Docker image for starting Apache Zeppelin.
Note: Must run binary
command with Java version 8 installed.
# Download dependencies
./build download --zeppelin_version=v0.8.2 --spark_version=2.4.3 --hadoop_version=2.7
# Build binaries
./build binary --zeppelin_version=v0.8.2 --spark_version=2.4.3 --hadoop_version=2.7
# Build docker container
./build docker --repo=${DOCKER_NAMESPACE:-datascienceplatform}/zeppelind --commit=$(git rev-parse --short HEAD)
./build all --zeppelin_version=v0.8.2 --spark_version=2.4.3 --hadoop_version=2.7
You can either start the image directly with Docker, or use the Nomad-Docker-Wrapper if you are running your containers on Nomad.
There are now 2 options for running Zeppelin; multi-user or single-user mode. If you wish to test the SSSD integration you will need to run the sssd container which is explained in the sssd project documentation. You need to share a volume /var/sssd/{{id}}/var/lib/sss/pipes:/var/lib/sss/pipes:rw
on both the zeppelin container and the sssd container. Start the sssd container prior to starting the zeppelin container.

ACTIONS TO TAKE —
1. Rewrite the paragraph of the Zeppelin Docker image notes that begins "There are now 2 options for running Zeppelin" as a bulleted list, keeping its main facts.
2. Summarize the Zeppelin Docker image notes in two sentences.

MATERIAL SUPPLIED —

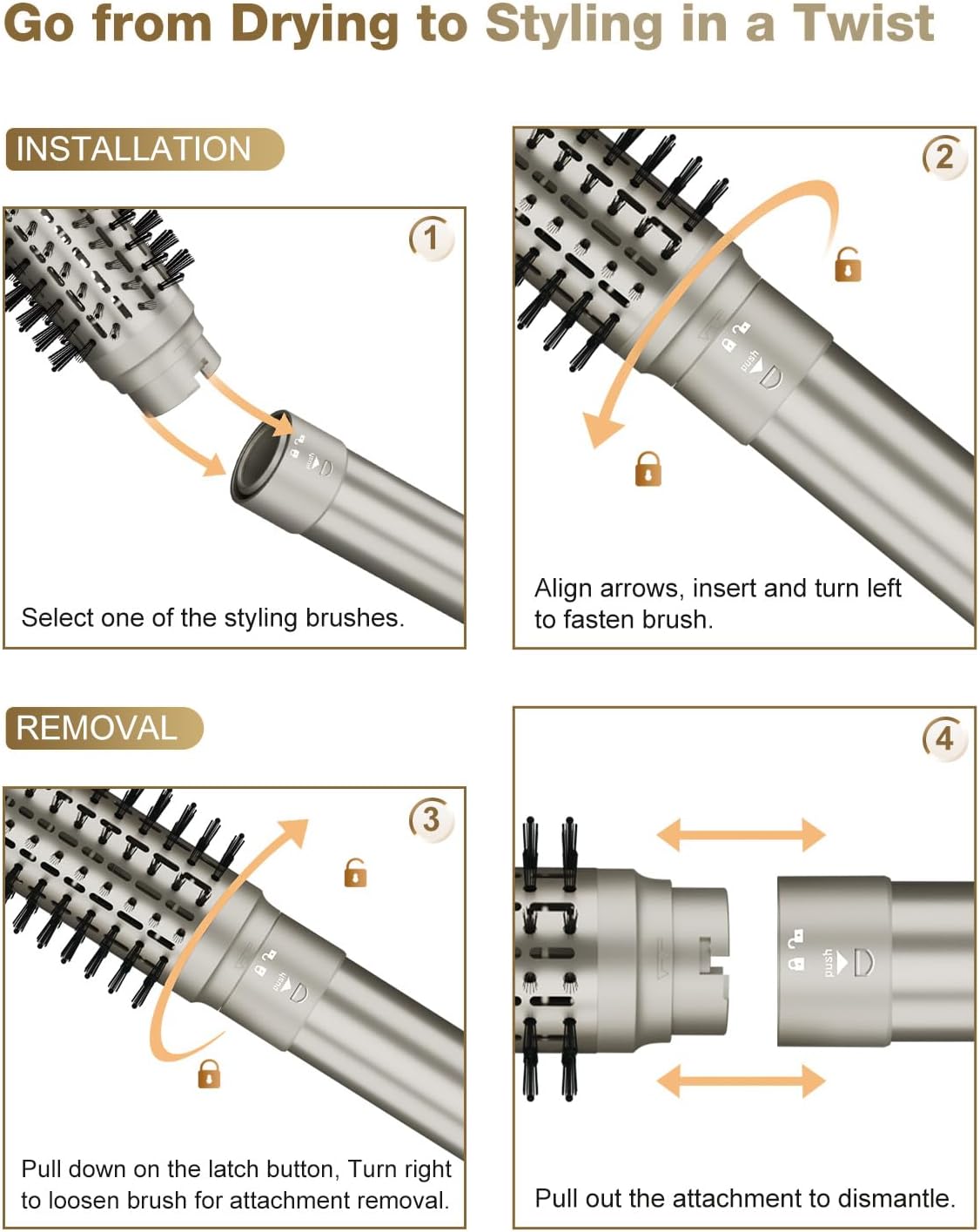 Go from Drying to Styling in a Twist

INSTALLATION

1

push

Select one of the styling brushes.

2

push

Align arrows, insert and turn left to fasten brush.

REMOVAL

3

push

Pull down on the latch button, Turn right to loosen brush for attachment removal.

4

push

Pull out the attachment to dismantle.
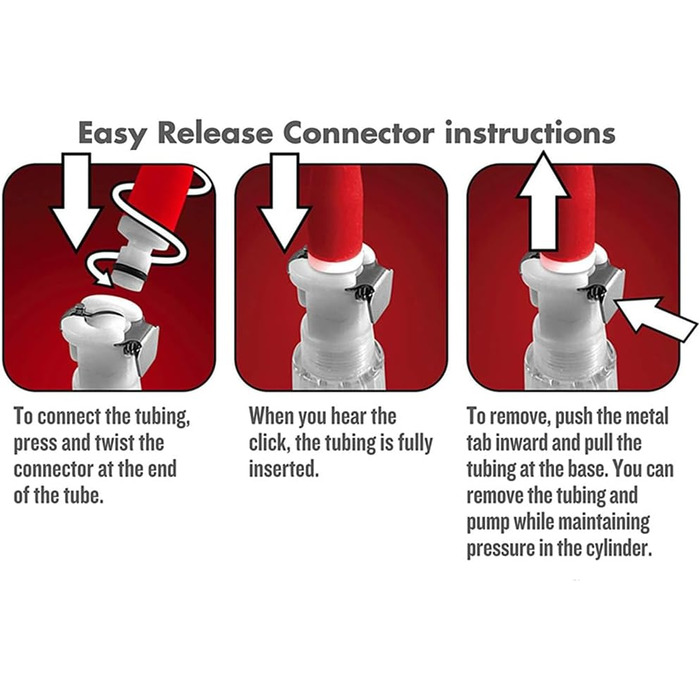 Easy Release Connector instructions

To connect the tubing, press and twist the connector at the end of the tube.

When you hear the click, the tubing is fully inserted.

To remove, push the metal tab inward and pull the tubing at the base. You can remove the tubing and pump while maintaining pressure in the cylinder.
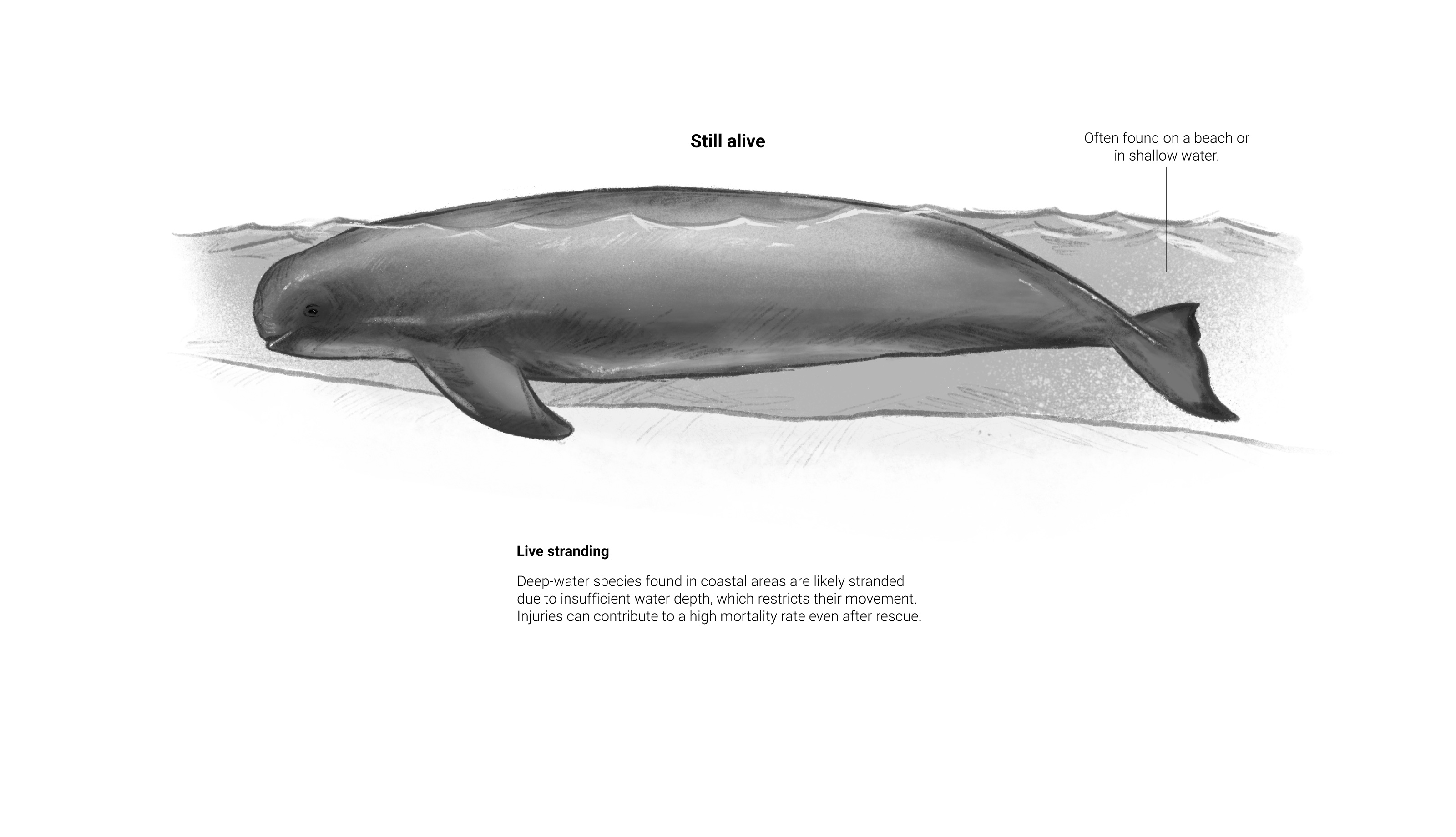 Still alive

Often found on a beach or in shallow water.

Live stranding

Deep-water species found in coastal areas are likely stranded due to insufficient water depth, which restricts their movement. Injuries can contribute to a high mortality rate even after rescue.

RESULTS —
1.
- Zeppelin runs in either multi-user or single-user mode.
- Testing the SSSD integration requires running the sssd container, which the sssd project documentation explains.
- The zeppelin container and the sssd container must share a read-write volume mapped to /var/lib/sss/pipes.
- The sssd container must be started before the zeppelin container.

2. This Docker image starts Apache Zeppelin, and its build commands download dependencies, build binaries (a step that requires Java 8), and build the Docker container, with the Zeppelin, Spark, and Hadoop versions given as options. The image can be started directly with Docker or through the Nomad-Docker-Wrapper in multi-user or single-user mode, and testing the SSSD integration requires an sssd container that shares a pipes volume with the zeppelin container and is started first.